The pain stopped being sharp about a quarter mile back and went dull.

I know from Remy's kitchen lectures about inflammation cycles that numbness after sustained injury means the swelling has compressed the nerve.

I don't stop walking.

You called Darcy. The voice again. Slower this time.

Pieces of it missing. Not him. Not the man with the team.

You called your best friend on a stolen phone with blood on your hands, and she answered on the fourth ring, and she will make them find you.

You don't have to know his number. You only had to know hers. That was the whole plan.

My eyes burn. I blink hard and keep walking because if I stop now I will sit down in this road and I will not get back up.

A sound.

Low. Distant. Engines.

Plural.

I do not feel them in the ground. Engines on a dirt road do not move the ground.

They move the air. The sound is moving the air and it is getting closer, and my whole body goes rigid because I know what engines sound like at night on a road in a place where no one should be, and these engines are not slowing down.

Headlights have not crested. Yet.

My legs are already trying to move me off the road before my brain finishes the calculation.

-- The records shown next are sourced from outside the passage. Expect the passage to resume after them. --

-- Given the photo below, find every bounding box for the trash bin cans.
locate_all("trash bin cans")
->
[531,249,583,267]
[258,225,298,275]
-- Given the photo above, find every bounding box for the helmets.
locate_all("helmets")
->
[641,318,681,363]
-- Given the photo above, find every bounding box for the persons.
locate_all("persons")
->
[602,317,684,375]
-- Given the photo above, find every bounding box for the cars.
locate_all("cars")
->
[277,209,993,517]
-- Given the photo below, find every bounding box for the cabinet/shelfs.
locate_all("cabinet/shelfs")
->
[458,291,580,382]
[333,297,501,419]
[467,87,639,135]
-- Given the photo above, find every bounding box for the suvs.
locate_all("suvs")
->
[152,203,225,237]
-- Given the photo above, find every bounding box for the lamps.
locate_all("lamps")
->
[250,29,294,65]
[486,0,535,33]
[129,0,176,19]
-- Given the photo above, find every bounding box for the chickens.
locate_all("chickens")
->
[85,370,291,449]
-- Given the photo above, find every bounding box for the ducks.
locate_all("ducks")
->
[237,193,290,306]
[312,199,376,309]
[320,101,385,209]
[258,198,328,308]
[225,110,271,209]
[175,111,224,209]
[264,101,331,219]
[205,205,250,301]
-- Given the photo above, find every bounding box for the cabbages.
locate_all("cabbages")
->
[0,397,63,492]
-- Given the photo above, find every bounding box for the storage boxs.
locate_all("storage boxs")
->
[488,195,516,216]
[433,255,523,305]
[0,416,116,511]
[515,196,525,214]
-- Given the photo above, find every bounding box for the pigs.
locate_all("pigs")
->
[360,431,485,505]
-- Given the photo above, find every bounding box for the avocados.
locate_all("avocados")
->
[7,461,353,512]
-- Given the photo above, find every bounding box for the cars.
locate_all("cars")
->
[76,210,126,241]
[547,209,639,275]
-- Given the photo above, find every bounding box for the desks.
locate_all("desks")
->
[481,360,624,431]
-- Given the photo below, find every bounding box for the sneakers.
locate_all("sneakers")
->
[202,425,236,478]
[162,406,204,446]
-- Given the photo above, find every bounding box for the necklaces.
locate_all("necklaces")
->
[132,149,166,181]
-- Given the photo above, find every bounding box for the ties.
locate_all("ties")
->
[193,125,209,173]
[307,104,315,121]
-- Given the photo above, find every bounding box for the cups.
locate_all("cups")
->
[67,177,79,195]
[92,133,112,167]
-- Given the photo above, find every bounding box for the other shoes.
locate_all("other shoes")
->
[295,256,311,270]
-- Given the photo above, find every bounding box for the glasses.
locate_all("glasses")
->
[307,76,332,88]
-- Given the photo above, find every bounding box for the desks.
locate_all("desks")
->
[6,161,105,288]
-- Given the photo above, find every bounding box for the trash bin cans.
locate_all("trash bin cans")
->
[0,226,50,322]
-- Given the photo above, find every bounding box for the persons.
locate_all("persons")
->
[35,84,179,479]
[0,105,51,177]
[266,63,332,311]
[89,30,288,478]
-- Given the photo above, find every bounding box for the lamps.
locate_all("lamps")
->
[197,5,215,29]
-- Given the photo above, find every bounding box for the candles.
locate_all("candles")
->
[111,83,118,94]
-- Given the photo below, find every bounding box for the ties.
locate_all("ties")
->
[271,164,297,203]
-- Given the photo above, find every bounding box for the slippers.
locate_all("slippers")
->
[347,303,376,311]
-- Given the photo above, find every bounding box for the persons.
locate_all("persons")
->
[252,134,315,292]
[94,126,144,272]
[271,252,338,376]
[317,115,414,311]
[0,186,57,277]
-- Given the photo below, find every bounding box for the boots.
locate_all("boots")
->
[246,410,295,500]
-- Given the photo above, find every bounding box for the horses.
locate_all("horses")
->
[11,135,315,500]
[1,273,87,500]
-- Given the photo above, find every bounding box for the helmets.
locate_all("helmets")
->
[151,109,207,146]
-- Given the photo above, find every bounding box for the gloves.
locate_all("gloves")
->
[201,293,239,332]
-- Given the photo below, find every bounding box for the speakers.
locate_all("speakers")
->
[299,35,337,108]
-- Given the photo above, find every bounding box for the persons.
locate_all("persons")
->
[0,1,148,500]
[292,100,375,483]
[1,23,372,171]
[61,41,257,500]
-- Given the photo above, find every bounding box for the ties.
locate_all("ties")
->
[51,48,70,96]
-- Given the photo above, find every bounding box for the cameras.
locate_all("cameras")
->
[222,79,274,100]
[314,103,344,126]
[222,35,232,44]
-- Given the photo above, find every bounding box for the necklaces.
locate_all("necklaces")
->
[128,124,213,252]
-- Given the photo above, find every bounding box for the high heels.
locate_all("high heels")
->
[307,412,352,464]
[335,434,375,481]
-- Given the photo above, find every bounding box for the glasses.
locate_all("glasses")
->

My ankle buckles on the first step toward the shoulder and I go down on one knee in the gravel, the stones grinding into my kneecap through the torn fabric of my dress. The engines are louder. Three. Maybe four.

Get off the road. Off the road. Get—

I press both hands over my ears.

I don't know why. The sound is not that loud yet.

The sound is not the thing that needs blocking out.

The thing that needs blocking out is whatever in my chest is about to crack open and start screaming, and I press my palms over my ears and curl my forehead down toward my knees in the gravel and I am, for one held breath, a child under a porch in a thunderstorm waiting for it to pass.

It is not going to pass.

The engines round the bend behind me.

Headlights wash the road from somewhere I can't look at without losing the rest of my vision, and my body decides without me.

I am up. I am off the road. I am running.

I am not deciding to run. The decision is being made somewhere underneath my ribs by a part of me that has stopped consulting the part of me that thinks for a living.

The gravel cuts. The grass cuts. My ankle is doing damage I will pay for later and I am paying attention to none of it, because I am running, and the engines are louder behind me, and the engines are louder behind me, and the engines are louder behind me.